Retirement income benchmark

Q: My wife and I are in our late 50s and looking to get a clearer understanding of how much income we need to live on in retirement? What is a reasonable benchmark?

A: There really is no definitive answer to your question as everyone’s circumstances and expectations are completely different.

In an attempt to provide guidance on the subject, the Association of Superannuation Funds of Australia (ASFA) have published guidelines on what retirees income expectations should be for a “modest” and “comfortable” retirement.

According to ASFA, a modest retirement lifestyle can provide couples with the basic necessities and limited forms of leisure and luxuries. A modest lifestyle requires couples to keep their spending low and keep to the basics when it comes to household, personal and leisure spending. This means minimal home repairs, limited household items, low utility bills, cheaper cars and infrequent leisure activities.

Should couples wish to take a holiday, they may only be able to afford a holiday within Australia.

They can afford basic private health insurance that has limited gap payments, which means they may still be liable to pay some bills from their pockets.

ASFA forecast that a modest retirement income would be $40,440 p.a for a couple or $27,987 p.a for a single person.

By contrast, a comfortable retirement lifestyle enables retirees to be involved in a broad range of leisure and recreational activities and to have a good standard of living. They will be unconstrained in their ability to purchase household goods when needed. They have private health insurance, a reasonable car, good clothes, a range of electronic equipment, and domestic and occasionally international holiday travel.

ASFA forecast that a comfortable retirement income would be $62,083 p.a for a couple or $43,901 p.a for a single person.

Both scenarios assume that the retirees own their own home outright and enjoy good health.

Whilst ASFA’s analysis provides some level of guidance, it should not be relied upon in entirety. Other factors to take into consideration are; the age at which you retire, your retirement savings balance, your Age Pension eligibility, the annual investment returns you receive and how long you live.

My recommendation is to form a clear view of your own personal income needs for retirement. Identify how much you currently spend on living expenses and determine if there are any changes you anticipate when you retire, for example travel and leisure costs. I recommend you review 12 months of living expenses to form this view.

Once you have a number in mind, test it out by setting this as your monthly budget to confirm your thinking over a twelve month period. This testing period serves two purposes; to confirm the numbers are correct and also confirm you are happy with the lifestyle that the budget provides.

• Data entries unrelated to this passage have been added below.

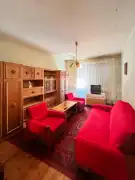 Komárom-Esztergom megye - Tatabánya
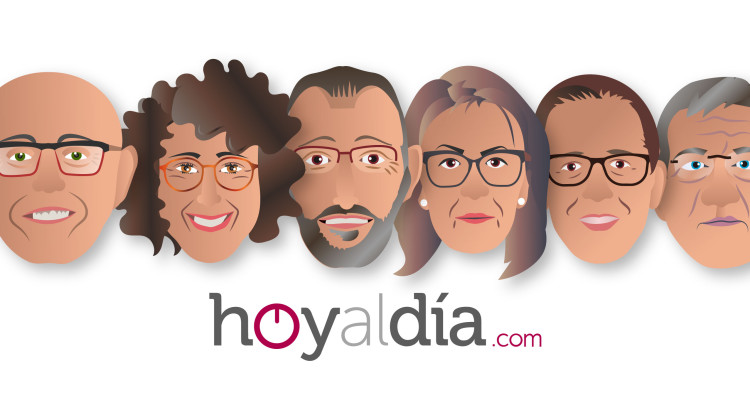 portada_ELECCIONES_MUNICIPALES_CANDIDATOS-19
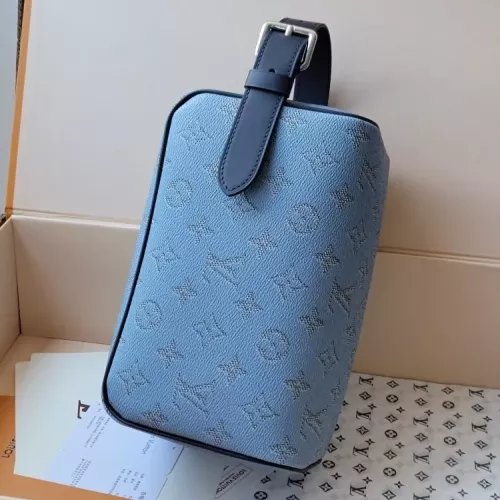 Louis Vuitton AAA Quality Handbags For Women #1373225 $102.00 USD, Wholesale Replica Louis Vuitton AAA Quality Handbags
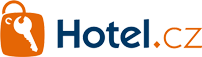 GFX | review-logo | hotel-cz.png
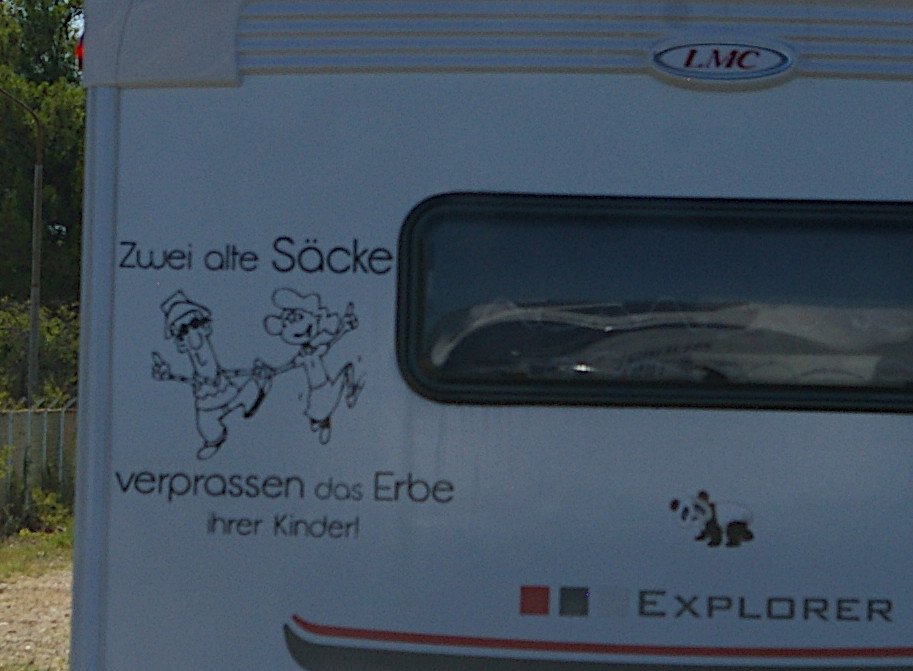 Vergrößern haha.JPG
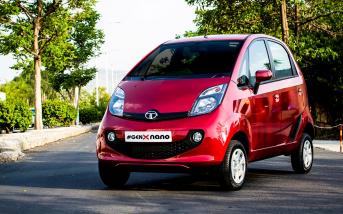 tatananogenx1.jpg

It is not the role of your Financial adviser or ASFA to tell you what income you need in retirement. Everyone’s expectations are different and need to be tailored to your personal needs and objectives. For most retirees this exercise is the most challenging but the most important step to take in planning a financially fulfilling retirement.

Q: How much do we need to have in retirement saving to retire?

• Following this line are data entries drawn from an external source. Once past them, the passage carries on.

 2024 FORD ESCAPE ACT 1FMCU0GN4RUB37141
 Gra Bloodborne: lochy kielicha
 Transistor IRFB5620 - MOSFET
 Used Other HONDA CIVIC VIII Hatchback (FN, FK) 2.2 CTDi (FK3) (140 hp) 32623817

A: Retirement planning requires a long-term commitment and discipline to achieve a successful outcome. Many people suggest that at least $1 million is needed in order to retire comfortably however this is not a definitive mark. How much you need in your retirement savings bucket will depend upon the age you plan to retire, what income you expect to need, the returns you receive on your investment assets and how long you live.

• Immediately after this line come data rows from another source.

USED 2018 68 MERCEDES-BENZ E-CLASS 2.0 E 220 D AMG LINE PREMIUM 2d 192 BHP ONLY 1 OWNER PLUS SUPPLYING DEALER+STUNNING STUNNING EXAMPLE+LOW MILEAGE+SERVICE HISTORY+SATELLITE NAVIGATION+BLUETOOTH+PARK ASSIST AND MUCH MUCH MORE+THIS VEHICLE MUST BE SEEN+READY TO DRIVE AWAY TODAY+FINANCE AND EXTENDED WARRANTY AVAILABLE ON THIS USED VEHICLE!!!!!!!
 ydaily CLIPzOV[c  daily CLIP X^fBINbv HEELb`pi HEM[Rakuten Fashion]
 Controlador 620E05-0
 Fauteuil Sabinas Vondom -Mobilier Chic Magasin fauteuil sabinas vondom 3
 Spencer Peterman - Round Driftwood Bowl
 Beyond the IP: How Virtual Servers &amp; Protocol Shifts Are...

Age Pension eligibility is also a critical factor. If your retirement income needs are modest and you qualify for the Age Pension then the amount of capital you require to fund retirement income needs will be a lot less proportionately compared to a self funded retiree with no Age pension support.

The longer you delay drawdown on retirement savings by retiring later has an important impact on your capital needs. The capital required to fund a 35 year retirement could be 1.5 times the capital required to provide the same income over a 25 year period.

The investment rate of return you receive will also have a bearing on your capital requirements. The higher the rate of return you receive will reduce the amount of capital you require to fund. I encourage my clients to be conservative in their expectations of returns to allow them to be more conservative in their investments and reduce volatility in their portfolio.

As a rough rule of thumb, for a self funded retiree, a conservative long term rate of return would be 4 to 5%.

To conservatively estimate your capital needs, assume you are not relying on Age Pension benefits. Divide your income needs by your expected rate of return. For example, if you aim to live on $80,000 a year and you expect a rate of return of 5% a year, then you would need approximately $1.6 million in retirement savings. Do not assume an unrealistic long term rate of return, you are only kidding yourself and exposing yourself to too much risk in pursuing that return.

Note this measure does not take into consideration tax, lump sum capital needs or market risk, however it provides a rough rule of thumb to assist in having that retirement planning conversation.